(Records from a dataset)
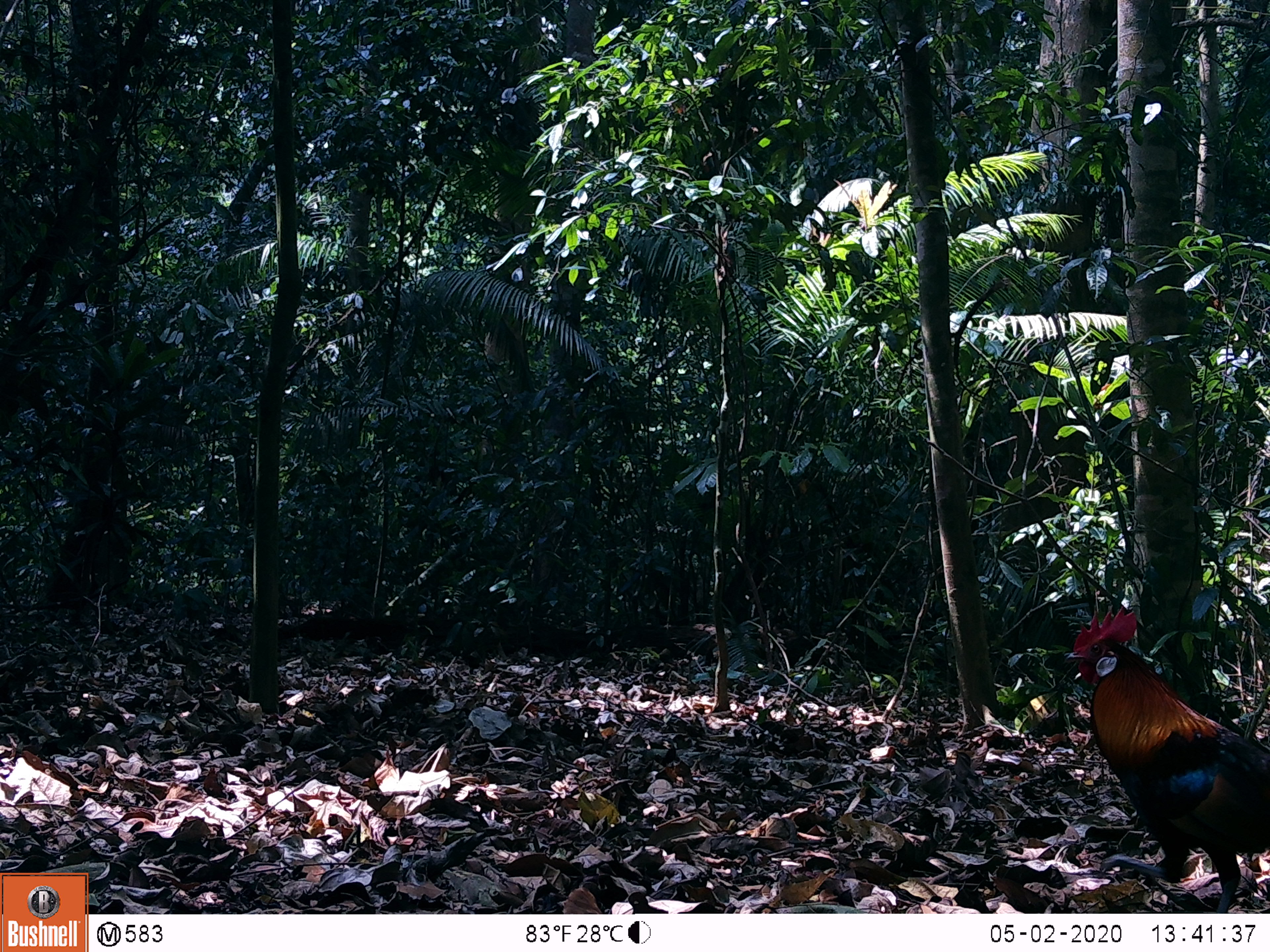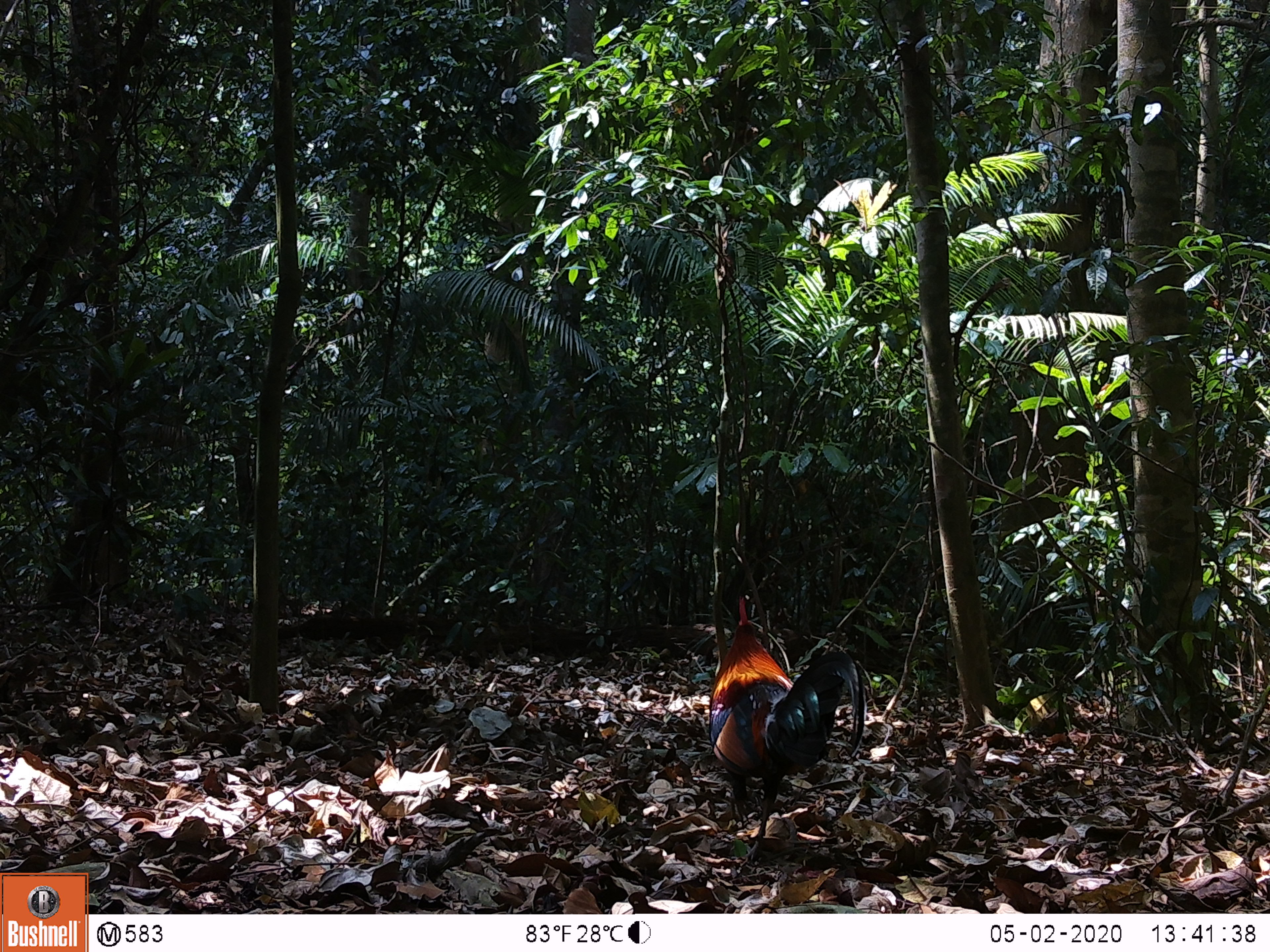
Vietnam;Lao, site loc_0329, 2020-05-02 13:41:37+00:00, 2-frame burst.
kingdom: Animalia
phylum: Chordata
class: Aves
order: Galliformes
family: Phasianidae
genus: Gallus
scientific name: Gallus gallus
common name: red junglefowl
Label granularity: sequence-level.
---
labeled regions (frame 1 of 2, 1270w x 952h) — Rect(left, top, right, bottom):
red junglefowl: Rect(1061, 604, 1270, 912)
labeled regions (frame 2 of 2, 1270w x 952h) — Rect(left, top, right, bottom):
red junglefowl: Rect(706, 595, 867, 863)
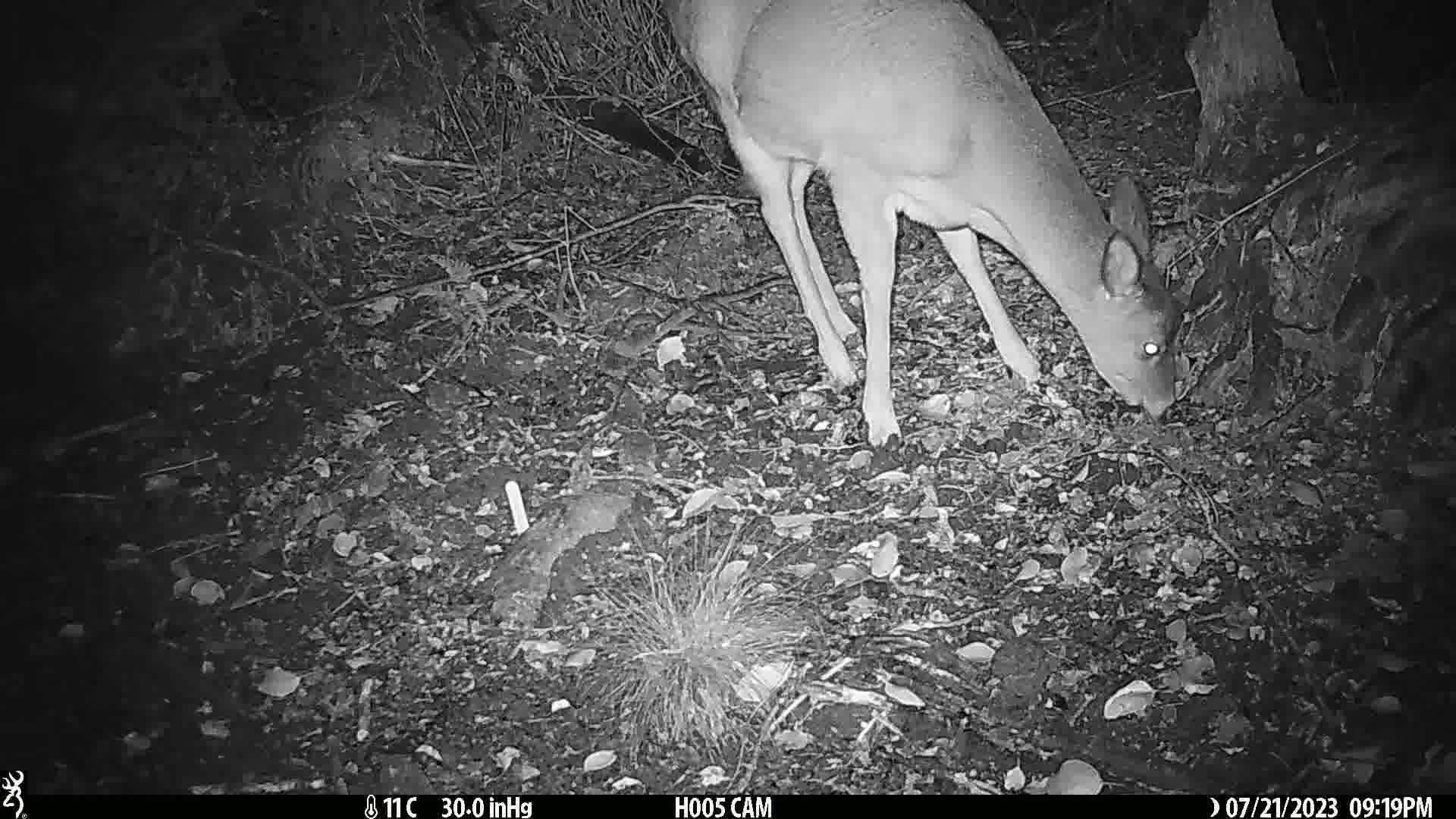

## EXERCISE PROMPT
Each record above should be retyped exactly, with no pictures carried over.

## SOLVED PROBLEM
Vietnam;Lao, site loc_0329, 2020-05-02 13:41:37+00:00, 2-frame burst.
kingdom: Animalia
phylum: Chordata
class: Aves
order: Galliformes
family: Phasianidae
genus: Gallus
scientific name: Gallus gallus
common name: red junglefowl
Label granularity: sequence-level.
---
labeled regions (frame 1 of 2, 1270w x 952h) — Rect(left, top, right, bottom):
red junglefowl: Rect(1061, 604, 1270, 912)
labeled regions (frame 2 of 2, 1270w x 952h) — Rect(left, top, right, bottom):
red junglefowl: Rect(706, 595, 867, 863)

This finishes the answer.